Leap Year (Ano Bisiesto)
Serious exploration of troubling subject matter
Set almost exclusively within the four walls of a gloomy Mexico City apartment, this minimalist chamber drama is the debut feature of Australian-born writer-director Michael Rowe. Its protagonist is the depressed Laura (Monica del Carmen from Babel), a freelance business journalist of indigenous origins. We’re soon aware of her loneliness and alienation in the capital: she lies to her widowed mother about the state of her life, masturbates while gazing out of the window at a young neighbouring couple, and crosses off the days on her calendar. And she begins a sado-masochistic relationship with an older man, Arturo (Gustavo Sanchez Parra): he relishes inflicting pain on her before and during intercourse, and she enjoys being the recipient of this punishment.
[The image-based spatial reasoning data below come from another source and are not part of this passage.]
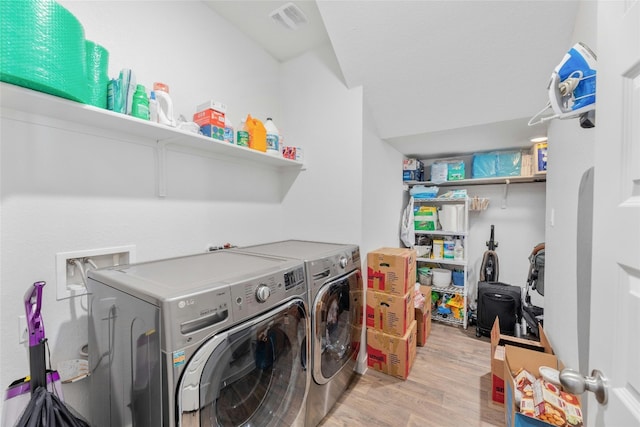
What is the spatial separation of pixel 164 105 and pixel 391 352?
230 centimetres

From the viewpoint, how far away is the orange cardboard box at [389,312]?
196 cm

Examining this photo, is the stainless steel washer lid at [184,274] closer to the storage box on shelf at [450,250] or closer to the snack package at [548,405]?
the snack package at [548,405]

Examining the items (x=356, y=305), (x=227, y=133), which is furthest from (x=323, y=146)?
(x=356, y=305)

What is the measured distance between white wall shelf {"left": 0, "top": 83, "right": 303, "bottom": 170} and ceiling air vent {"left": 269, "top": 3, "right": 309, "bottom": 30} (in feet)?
3.34

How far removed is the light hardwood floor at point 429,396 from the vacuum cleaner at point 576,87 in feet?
5.82

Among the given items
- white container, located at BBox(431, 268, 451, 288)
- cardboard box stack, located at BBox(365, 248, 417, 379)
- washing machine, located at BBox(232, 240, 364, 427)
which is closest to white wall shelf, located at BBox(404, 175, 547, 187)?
white container, located at BBox(431, 268, 451, 288)

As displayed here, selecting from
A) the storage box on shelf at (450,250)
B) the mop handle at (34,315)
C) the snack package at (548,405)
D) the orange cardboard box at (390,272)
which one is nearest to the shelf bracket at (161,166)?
the mop handle at (34,315)

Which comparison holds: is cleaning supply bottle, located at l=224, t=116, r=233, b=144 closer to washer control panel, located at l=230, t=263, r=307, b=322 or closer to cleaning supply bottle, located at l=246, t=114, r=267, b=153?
cleaning supply bottle, located at l=246, t=114, r=267, b=153

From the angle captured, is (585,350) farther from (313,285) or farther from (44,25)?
(44,25)

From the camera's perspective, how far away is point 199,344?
805 mm

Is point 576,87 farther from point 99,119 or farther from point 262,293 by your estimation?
point 99,119

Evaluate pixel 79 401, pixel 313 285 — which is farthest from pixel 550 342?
pixel 79 401

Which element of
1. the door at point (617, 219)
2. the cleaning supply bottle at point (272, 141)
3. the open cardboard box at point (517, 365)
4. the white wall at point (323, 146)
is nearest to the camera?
the door at point (617, 219)

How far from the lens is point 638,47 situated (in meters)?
0.45
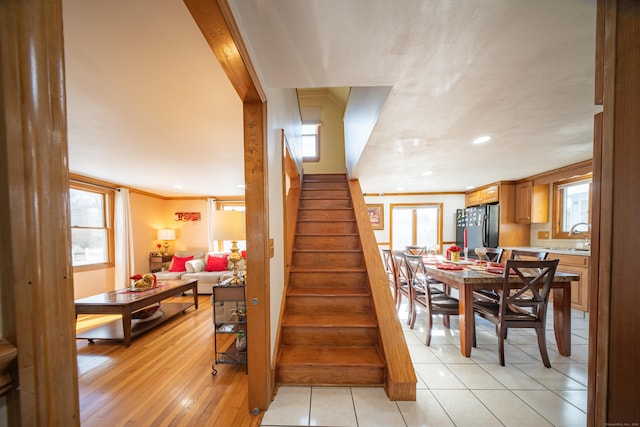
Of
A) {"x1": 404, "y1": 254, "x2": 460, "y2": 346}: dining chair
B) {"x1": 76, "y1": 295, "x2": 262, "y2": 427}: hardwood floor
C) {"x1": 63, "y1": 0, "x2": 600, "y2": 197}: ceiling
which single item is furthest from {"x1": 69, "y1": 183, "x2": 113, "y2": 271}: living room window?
{"x1": 404, "y1": 254, "x2": 460, "y2": 346}: dining chair

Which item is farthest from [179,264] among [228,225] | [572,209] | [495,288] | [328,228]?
[572,209]

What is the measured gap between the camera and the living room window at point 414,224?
6.23 metres

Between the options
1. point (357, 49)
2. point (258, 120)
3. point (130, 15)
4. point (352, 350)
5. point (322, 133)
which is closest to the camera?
point (130, 15)

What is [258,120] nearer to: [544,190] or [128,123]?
[128,123]

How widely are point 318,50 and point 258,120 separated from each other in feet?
1.81

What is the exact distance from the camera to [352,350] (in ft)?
6.36

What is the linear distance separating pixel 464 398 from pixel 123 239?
6.13 meters

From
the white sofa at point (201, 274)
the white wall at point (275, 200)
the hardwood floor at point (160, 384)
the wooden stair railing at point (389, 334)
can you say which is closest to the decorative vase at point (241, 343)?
the hardwood floor at point (160, 384)

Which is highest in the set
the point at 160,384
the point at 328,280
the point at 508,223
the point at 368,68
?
the point at 368,68

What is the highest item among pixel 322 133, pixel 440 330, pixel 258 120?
pixel 322 133

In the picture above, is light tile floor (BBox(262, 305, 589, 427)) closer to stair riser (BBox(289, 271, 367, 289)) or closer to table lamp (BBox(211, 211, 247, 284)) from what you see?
stair riser (BBox(289, 271, 367, 289))

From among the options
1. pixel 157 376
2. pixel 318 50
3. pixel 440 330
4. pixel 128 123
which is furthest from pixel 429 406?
pixel 128 123

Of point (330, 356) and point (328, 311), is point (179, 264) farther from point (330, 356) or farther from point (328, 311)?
point (330, 356)

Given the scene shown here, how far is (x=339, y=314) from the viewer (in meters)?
2.21
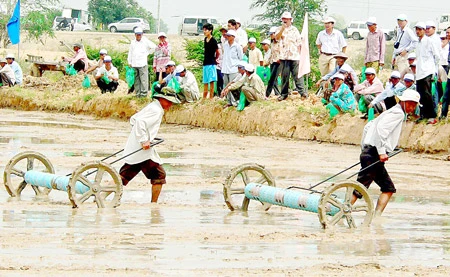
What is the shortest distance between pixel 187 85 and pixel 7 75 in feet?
34.6

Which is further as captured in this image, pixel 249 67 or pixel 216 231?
pixel 249 67

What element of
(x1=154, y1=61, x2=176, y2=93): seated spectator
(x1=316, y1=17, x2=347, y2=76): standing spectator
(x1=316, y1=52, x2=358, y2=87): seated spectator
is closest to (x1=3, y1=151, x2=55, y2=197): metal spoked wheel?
(x1=316, y1=52, x2=358, y2=87): seated spectator

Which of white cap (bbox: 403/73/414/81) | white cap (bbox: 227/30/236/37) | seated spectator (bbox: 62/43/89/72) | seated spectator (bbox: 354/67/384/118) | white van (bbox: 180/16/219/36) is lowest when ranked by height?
white van (bbox: 180/16/219/36)

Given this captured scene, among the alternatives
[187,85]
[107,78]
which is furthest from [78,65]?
[187,85]

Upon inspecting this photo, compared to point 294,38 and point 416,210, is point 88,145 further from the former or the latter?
point 416,210

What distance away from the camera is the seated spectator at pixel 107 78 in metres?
29.2

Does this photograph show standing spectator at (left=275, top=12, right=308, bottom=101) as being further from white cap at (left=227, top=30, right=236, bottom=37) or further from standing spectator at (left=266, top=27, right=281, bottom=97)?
white cap at (left=227, top=30, right=236, bottom=37)

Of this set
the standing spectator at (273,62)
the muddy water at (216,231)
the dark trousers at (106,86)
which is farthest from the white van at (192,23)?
the muddy water at (216,231)

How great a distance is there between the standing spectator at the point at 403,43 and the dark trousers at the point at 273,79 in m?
2.99

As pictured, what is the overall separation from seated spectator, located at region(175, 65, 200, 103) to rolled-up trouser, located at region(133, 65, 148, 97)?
155 cm

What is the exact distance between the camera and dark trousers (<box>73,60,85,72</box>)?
107ft

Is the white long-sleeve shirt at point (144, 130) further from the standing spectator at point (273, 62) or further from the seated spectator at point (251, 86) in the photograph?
the standing spectator at point (273, 62)

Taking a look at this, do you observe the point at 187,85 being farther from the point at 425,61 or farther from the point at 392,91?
the point at 425,61

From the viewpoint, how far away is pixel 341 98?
21.1m
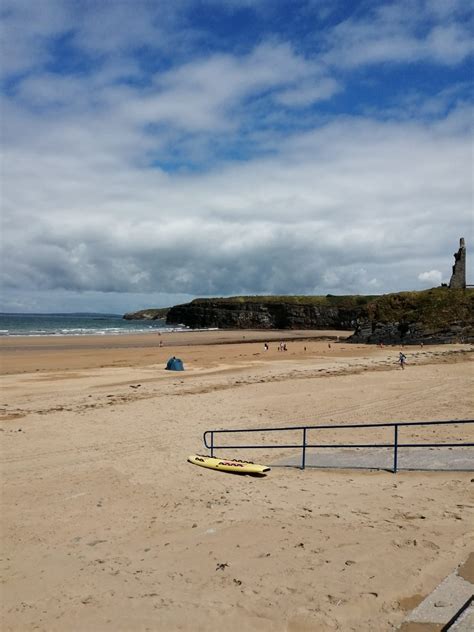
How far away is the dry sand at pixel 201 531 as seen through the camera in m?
5.11

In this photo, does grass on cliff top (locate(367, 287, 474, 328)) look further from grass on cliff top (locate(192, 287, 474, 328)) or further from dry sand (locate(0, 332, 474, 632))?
dry sand (locate(0, 332, 474, 632))

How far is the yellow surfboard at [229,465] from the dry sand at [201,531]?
0.36 metres

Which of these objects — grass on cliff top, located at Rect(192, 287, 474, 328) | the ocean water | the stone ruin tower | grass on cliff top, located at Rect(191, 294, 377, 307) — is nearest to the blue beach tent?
grass on cliff top, located at Rect(192, 287, 474, 328)

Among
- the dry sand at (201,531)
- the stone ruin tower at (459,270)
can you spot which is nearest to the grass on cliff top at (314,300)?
the stone ruin tower at (459,270)

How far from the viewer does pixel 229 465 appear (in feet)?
33.7

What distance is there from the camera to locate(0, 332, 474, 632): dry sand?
16.8 ft

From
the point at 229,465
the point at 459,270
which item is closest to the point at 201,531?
the point at 229,465

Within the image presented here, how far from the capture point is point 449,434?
1279 centimetres

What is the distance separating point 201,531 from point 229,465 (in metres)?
3.22

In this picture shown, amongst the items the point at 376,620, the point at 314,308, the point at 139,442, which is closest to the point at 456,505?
the point at 376,620

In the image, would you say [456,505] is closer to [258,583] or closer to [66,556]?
[258,583]

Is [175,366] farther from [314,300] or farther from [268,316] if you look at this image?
[314,300]

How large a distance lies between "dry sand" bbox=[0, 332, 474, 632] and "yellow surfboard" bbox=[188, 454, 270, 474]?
36 cm

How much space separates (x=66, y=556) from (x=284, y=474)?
4544 mm
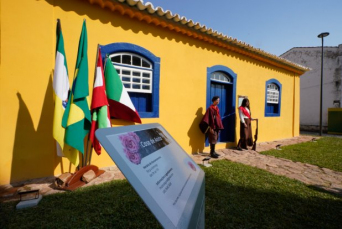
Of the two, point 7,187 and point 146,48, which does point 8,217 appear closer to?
point 7,187

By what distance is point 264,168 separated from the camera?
451 centimetres

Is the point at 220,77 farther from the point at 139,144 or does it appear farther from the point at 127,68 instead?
the point at 139,144

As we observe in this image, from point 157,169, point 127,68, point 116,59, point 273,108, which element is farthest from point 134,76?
point 273,108

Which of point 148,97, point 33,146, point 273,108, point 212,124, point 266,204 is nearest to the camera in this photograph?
point 266,204

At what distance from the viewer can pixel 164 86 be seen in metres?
5.00

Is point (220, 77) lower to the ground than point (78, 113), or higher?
higher

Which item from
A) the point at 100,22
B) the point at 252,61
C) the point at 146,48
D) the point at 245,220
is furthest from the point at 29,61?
the point at 252,61

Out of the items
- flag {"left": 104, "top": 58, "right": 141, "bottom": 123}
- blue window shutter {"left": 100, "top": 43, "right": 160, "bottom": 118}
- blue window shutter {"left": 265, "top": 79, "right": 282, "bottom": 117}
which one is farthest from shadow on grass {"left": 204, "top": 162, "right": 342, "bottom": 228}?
blue window shutter {"left": 265, "top": 79, "right": 282, "bottom": 117}

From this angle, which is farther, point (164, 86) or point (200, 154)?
point (200, 154)

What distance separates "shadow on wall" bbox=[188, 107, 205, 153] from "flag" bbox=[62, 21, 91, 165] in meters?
3.17

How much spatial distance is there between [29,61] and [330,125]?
56.8 feet

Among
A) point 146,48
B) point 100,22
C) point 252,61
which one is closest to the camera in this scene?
point 100,22

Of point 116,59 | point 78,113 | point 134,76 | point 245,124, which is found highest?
point 116,59

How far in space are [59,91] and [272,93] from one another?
8908 millimetres
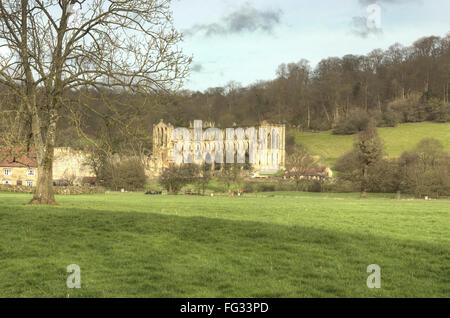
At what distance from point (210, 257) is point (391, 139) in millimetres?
89951

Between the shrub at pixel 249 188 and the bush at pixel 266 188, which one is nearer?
the shrub at pixel 249 188

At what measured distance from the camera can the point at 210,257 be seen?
9227 mm

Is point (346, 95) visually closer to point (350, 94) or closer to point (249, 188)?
point (350, 94)

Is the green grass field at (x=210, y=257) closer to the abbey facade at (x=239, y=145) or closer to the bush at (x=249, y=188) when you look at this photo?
Result: the bush at (x=249, y=188)

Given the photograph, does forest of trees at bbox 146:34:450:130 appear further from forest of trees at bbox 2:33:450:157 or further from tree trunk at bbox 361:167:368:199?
tree trunk at bbox 361:167:368:199

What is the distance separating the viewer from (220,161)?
92.5 metres

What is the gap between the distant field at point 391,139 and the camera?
86062 millimetres

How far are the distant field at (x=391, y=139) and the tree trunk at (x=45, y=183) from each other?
70.9m

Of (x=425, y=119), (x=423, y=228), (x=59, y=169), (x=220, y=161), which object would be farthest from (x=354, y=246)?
(x=425, y=119)

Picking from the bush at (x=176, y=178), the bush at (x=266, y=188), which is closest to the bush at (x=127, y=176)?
the bush at (x=176, y=178)

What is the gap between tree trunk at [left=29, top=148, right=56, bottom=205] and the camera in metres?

It’s tough to watch a vulnerable woman being choked, whipped, urinated upon and burnt by cigarettes at the hands of a male partner. Yet Leap Year is an undeniably serious exploration of its troubling subject matter, with its echoes of Last Tango in Paris and In the Realm of the Senses. The single setting heightens the sense of Laura’s emotional isolation, and Rowe reveals enough of her existence for us to understand why she might be drawn to such extreme activities. The rigorousness is extended to the film’s formal approach: there’s no soundtrack music (save for a song over the closing credits), and in the long takes the fixed camera keeps its distance from the characters. Above all credit must go to del Carmen, who produces such a brave and committed performance, which is shorn of all vanity.
Filmhouse, Edinburgh, Fri 7–Thu 13 Jan.